SE NADA MAIS DER CERTO (DE JOSÉ EDUARDO BELMONTE)

 “Acontece que os cenários desabam. Os gestos de levantar, bonde, quatro horas de escritório ou de fábrica, refeição, bonde, quatro horas de trabalho, refeição, sono e segunda-feira, terça, quarta e quinta, sexta e sábado no mesmo ritmo, essa estrada sucede-se facilmente a maior parte do tempo. Um dia apenas o porquê desponta, e tudo começa com esse cansaço tingido de espanto.” (Albert Camus – O Mito de Sísifo) 

Primeiro plano: um jornalista endividado, uma traficante de drogas e um taxista com tendências suicidas. Segundo plano: uma drogada em tratamento, uma empregada sem salário e sem ter para onde ir, um garoto singelo e todo um time de aplicadores. Pano de fundo: São Paulo. Assim se articula a trama de Se Nada Mais Der Certo, de José Eduardo Belmonte.

Os “cenários desabam”. As pessoas se arrastam nos escombros: puteiros, botecos, pensões. Surge o mundo intencionalmente varrido para baixo do tapete persa da novela global. É a ressaca permanente da sociedade do consumo.

A desesperança choca. As olheiras causam enjoo. Não é um filme para se assistir comendo pipoca.

O capitalismo não só sobrevive como se expande na barbárie. Nunca antes na história desse país a história foi tão miserável. Mas a poesia também sobrevive à barbárie. A película capta a poética do apocalipse: o garoto desenha com lápis de cor em contas não pagas; o taxista ensaia seu suicídio no telhado de um prédio; as pessoas tomam banho de mar e cantam, num espasmo de anticoisificação.

Em Caçadores de Emoção, de Kathryn Bigelow, surfistas assaltantes com máscaras de ex-presidentes estadunidenes roubavam bancos, em Se nada mais der certo, de José Eduardo Belmonte, as personagens com máscaras de ex-presidentes brasileiros roubam a bufunfa não declarada da campanha presidencial de 2006. Num ondas e praias da Califórnia, noutro concreto e prédios de São Paulo (apesar da cena no mar). Mas em ambos a opção pelo crime como forma de libertação individual.
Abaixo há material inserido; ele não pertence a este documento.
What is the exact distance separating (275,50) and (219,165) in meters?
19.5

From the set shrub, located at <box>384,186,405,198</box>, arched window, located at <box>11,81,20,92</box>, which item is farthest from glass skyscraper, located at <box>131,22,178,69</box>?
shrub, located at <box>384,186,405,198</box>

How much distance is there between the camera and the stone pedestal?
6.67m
Lembro-me da sensação causada por Caçadores de Emoção. Brotou-me o tal “porquê” Ônibus, metrô cheio, quatro horas de trabalho, dois quilos de papel na mesa, marmita, quatro horas de trabalho, três quilos de papel na mesa, metrô cheio, ônibus, jantar, sono. Pra quê? Por que não sair à caça de emoção? 
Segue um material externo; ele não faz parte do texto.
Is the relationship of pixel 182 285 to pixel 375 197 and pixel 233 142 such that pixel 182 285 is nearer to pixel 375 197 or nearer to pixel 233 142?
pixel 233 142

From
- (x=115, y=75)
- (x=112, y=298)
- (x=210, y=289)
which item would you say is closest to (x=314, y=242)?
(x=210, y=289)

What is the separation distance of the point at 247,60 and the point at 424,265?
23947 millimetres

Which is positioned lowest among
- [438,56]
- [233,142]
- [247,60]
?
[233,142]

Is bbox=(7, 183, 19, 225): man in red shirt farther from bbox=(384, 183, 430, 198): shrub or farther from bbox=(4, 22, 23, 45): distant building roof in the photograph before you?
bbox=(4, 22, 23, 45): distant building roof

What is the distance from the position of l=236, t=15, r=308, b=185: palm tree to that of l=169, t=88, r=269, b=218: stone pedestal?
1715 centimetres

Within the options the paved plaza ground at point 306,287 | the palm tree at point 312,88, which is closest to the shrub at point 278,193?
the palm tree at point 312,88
Exatamente essa opção que choca. E é curioso porque se o lema máximo é topar tudo por dinheiro, consumir mais e mais, se nada mais der certo... Por que não se apropriar de dinheiro sujo de campanha eleitoral?

O filme vale por ajudar a despertar os “por ques” e o “porquê”, incluindo o “cansaço tingido de espanto.” Exatamente por essa razão ele agradará uns e outros não.   


Se nada mais der certo. Brasil 2009. 120 min. Drama. Diretor: José Eduardo Belmonte. Atores: João Miguel, Cauã Reymond, Caroline Abras, Luíza Mariani.